# WHAT YOU NEED TO DO
Please lay out the entries as a Markdown table with the columns Row and Line, from the line containing "Give a closest-to-farthest ordering of" through the end of the entries, both ends included. Skip blank lines and leave out the pictures.

Rows from a dataset
* * * * *
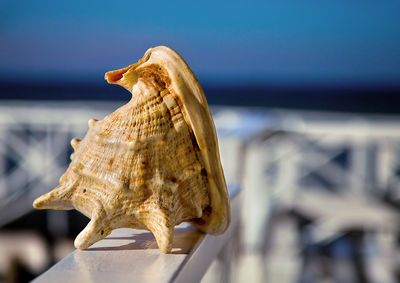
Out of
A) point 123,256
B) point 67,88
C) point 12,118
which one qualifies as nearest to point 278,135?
point 12,118

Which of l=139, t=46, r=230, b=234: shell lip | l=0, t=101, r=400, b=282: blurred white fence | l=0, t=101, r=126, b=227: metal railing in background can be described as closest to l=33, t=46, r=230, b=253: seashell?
l=139, t=46, r=230, b=234: shell lip

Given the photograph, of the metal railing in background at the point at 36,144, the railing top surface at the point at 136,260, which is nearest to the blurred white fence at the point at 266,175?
the metal railing in background at the point at 36,144

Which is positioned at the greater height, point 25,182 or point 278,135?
point 278,135

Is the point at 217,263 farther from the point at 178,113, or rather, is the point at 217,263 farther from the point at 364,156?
the point at 364,156

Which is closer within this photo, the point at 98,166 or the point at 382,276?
the point at 98,166

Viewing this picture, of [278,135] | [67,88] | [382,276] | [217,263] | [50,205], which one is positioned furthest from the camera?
[67,88]

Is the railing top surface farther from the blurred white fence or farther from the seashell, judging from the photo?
the blurred white fence
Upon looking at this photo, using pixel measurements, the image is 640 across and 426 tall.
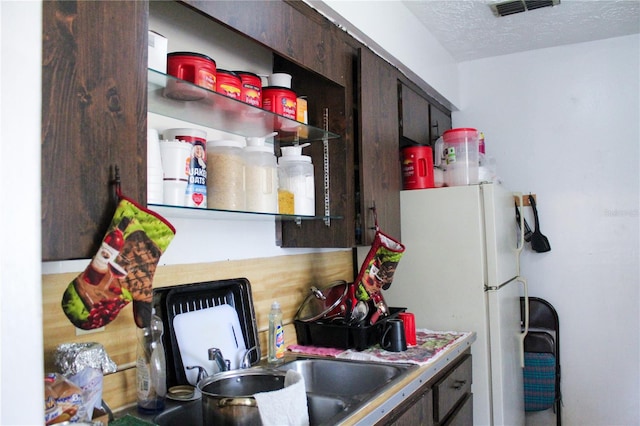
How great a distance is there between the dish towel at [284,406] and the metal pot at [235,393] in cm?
3

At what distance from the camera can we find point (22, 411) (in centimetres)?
58

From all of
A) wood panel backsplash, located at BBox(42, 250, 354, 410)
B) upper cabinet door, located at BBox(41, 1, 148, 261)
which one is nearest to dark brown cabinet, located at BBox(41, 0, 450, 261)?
upper cabinet door, located at BBox(41, 1, 148, 261)

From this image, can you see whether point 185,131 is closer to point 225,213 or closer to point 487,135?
point 225,213

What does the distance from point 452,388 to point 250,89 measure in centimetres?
135

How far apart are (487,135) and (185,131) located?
248 cm

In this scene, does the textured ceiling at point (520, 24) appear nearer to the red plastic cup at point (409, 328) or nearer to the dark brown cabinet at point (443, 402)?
the red plastic cup at point (409, 328)

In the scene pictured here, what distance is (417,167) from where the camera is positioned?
2.57m

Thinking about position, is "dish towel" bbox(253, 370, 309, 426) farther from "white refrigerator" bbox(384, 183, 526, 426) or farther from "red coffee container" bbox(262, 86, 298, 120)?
"white refrigerator" bbox(384, 183, 526, 426)

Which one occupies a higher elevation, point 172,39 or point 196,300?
point 172,39

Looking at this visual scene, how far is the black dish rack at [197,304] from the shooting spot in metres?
1.54

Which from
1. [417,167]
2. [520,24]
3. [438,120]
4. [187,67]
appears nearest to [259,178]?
[187,67]

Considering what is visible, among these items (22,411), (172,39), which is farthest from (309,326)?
(22,411)

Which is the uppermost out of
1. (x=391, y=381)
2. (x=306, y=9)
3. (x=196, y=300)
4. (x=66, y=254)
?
(x=306, y=9)

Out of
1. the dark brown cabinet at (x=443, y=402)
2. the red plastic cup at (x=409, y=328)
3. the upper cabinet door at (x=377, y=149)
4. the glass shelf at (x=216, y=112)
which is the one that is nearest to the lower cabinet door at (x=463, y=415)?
the dark brown cabinet at (x=443, y=402)
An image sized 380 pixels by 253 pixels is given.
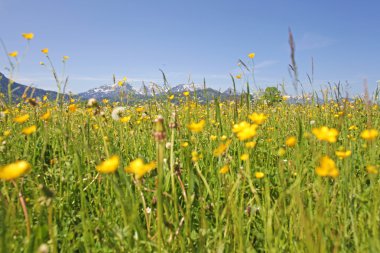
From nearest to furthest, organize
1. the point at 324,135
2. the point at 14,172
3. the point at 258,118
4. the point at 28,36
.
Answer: the point at 14,172 < the point at 324,135 < the point at 258,118 < the point at 28,36

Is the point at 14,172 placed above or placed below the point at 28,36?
below

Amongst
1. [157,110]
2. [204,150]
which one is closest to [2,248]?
[204,150]

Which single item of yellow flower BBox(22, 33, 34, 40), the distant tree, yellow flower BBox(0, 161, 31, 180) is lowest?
yellow flower BBox(0, 161, 31, 180)

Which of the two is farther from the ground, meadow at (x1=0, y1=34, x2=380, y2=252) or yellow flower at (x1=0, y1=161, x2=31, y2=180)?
yellow flower at (x1=0, y1=161, x2=31, y2=180)

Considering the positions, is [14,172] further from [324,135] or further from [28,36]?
[28,36]

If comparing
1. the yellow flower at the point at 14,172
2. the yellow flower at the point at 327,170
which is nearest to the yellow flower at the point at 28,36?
the yellow flower at the point at 14,172

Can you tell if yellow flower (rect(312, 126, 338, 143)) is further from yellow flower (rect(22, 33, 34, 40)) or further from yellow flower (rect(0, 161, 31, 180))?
yellow flower (rect(22, 33, 34, 40))

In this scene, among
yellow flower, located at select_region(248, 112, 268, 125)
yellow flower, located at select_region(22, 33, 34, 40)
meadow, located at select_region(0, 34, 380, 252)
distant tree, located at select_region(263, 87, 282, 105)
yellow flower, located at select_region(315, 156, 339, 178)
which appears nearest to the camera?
yellow flower, located at select_region(315, 156, 339, 178)

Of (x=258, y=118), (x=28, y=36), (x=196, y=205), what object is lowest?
(x=196, y=205)

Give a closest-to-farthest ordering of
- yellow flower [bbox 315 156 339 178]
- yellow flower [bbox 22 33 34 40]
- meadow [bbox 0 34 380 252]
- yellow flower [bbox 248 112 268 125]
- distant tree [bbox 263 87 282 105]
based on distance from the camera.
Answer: yellow flower [bbox 315 156 339 178]
meadow [bbox 0 34 380 252]
yellow flower [bbox 248 112 268 125]
yellow flower [bbox 22 33 34 40]
distant tree [bbox 263 87 282 105]

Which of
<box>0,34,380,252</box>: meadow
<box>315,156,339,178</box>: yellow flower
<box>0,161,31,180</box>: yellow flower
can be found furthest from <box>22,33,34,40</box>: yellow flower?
<box>315,156,339,178</box>: yellow flower

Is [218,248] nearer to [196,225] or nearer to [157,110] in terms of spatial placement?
[196,225]

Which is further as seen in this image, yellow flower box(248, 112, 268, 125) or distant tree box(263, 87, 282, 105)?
distant tree box(263, 87, 282, 105)

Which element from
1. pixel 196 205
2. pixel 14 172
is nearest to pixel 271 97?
pixel 196 205
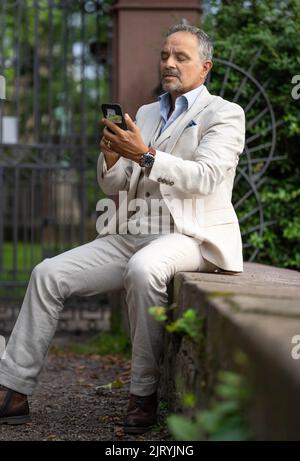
* * * * *
# TASK RESULT
| Row | Line |
|---|---|
| 1 | Give a closest-to-farthest ordering of |
| 2 | - yellow flower [bbox 315 156 339 178] |
| 3 | - yellow flower [bbox 22 33 34 40] |
| 4 | - meadow [bbox 0 34 380 252] |
| 5 | - yellow flower [bbox 248 112 268 125] |
| 6 | - distant tree [bbox 263 87 282 105] |
| 7 | based on distance from the camera. |
| 8 | Answer: yellow flower [bbox 315 156 339 178] |
| 9 | meadow [bbox 0 34 380 252] |
| 10 | yellow flower [bbox 248 112 268 125] |
| 11 | yellow flower [bbox 22 33 34 40] |
| 12 | distant tree [bbox 263 87 282 105] |
| 13 | Which of |
| 14 | <box>0,34,380,252</box>: meadow |
| 15 | <box>315,156,339,178</box>: yellow flower |
| 16 | <box>0,161,31,180</box>: yellow flower |
| 17 | can be found furthest from <box>22,33,34,40</box>: yellow flower? |
| 18 | <box>315,156,339,178</box>: yellow flower |
| 19 | Is [218,248] nearer to [196,225] or nearer to [157,110] in terms of spatial placement? |
| 20 | [196,225] |
| 21 | Which is further as seen in this image, yellow flower box(248, 112, 268, 125) or distant tree box(263, 87, 282, 105)? |
| 22 | distant tree box(263, 87, 282, 105) |
| 23 | Which element from |
| 24 | 1. pixel 196 205 |
| 25 | 2. pixel 14 172 |
| 26 | is nearest to pixel 271 97? |
| 27 | pixel 196 205 |